Filed under: Altithermal, Hot Earth Dreams, Speculation | Tags: California High Altithermal, climate change, Hot Earth Dreams
This is an ongoing series. Here are links for Part 1, Part 2, Part 3, Part 4, and Part 5.
One of the challenges with this scenario is that it starts 100 years from now, since it follows my (probably overly simplistic) model from Hot Earth Dreams. This is a problem, because it would be easier if I did the simple doomy-gloomy thing and predicted that we’re going to collapse in, oh, about 20 years or so, so the future has a lot of stuff we’d recognize. If we’re talking about a collapse 50-100 years out, then we’re basically talking the collapse of a civilization that tried for sustainability and ultimately failed over the course of decades. This means, in turn, that there’s a potentially large amount of sustainable, appropriate technology that could be (hopefully will be) invented between now and then, stuff which will make our descendants’ lives better even if things go permanently pear-shaped. Here I’m not going to speculate on possible technology (that’s what the comments are for, Alex), but hopefully you’ll see why some inventions still matter more than others.
Instead I’m assuming that, during the 21st Century, some combination of a titanic storm (the ARkStorm, for “Atmospheric River, 1000-year Storm”) and the Big One earthquake, possibly with a side order of pandemic, famine, and non-nuclear war, combine to trash California over the 21st Century, and that some large fraction of California’s population loss is due to emigration to Oregon or Mexico, not in-state excess mortality (aside to Oregon: it’s not too early to start building that border fence…)
Here I’m going to talk a little about human life during the early part of the High Altithermal.
The ARkStorm (I keep thinking of it as the Arkenstorm, thank you Prof. Tolkien) is the big bad, because without water and with a lot less power (some dams generate hydropower), the American southwest becomes a pretty unpleasant place for millions of people to live. My guess is that something as simple as a ginormous storm could be the biggest cause of California’s collapse. So much of the current state depends on this intricate statewide water system we’ve built since around 1860. The shattering of that system is a watershed event, and whatever happens next will look very different. I’m going to fudge wildly and assume that what happens next is the High Altithermal, but I want to point out that the ARkStorm could hit next month or any El Niño thereafter. If you live up near the Sacramento River, the best thing you can do to prepare is to put a boat and an axe in your attic, in case you have to evacuate through your roof.
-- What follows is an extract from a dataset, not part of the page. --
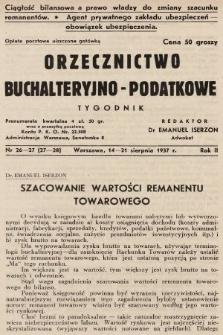 Orzecznictwo Buchalteryjno-Podatkowe : tygodnik. 1937, nr26-27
After the ARkStorm, my guess is that, absent some really cool concrete technology, people will let the rivers rewild and manage the new marshlands for carbon sequestration (wetlands can be really good at putting carbon underground), rather than trying to reassemble the old water system, recreate the farms, and start planting again. As with the mess at the San Onofre nuclear plant, I suspect that a catastrophic failure will make people less inclined to try to rebuild, even though it will theoretically work for a century or so.
What grows up in its place? Well, thanks to the recommendation of the Onthepublicrecord Blogger, I’d suggest reading the first chapter of Robert Kelley’s Battling the Inland Sea. The Sacramento River, which drains the northern Sacramento Valley normally flows at 5,000 cubic feet per second, but it could crank up around 600,000 cubic feet per second at peak flood, at least before it was dammed. When this happened, the river burst its banks with a vengeance, flooded the low-lying Sacramento Valley, and things stayed flooded for weeks and marshy for months. In a drought, of course, the river flow goes down. The old Central Valley was occasionally a lush place, but it was also a highly changeable place, prone to both harsh droughts and big floods. It will be that way in a High Altithermal too. However, a century of terraforming (with dams, aqueducts, and so on) means that it won’t be the same Valley as it was in 1830.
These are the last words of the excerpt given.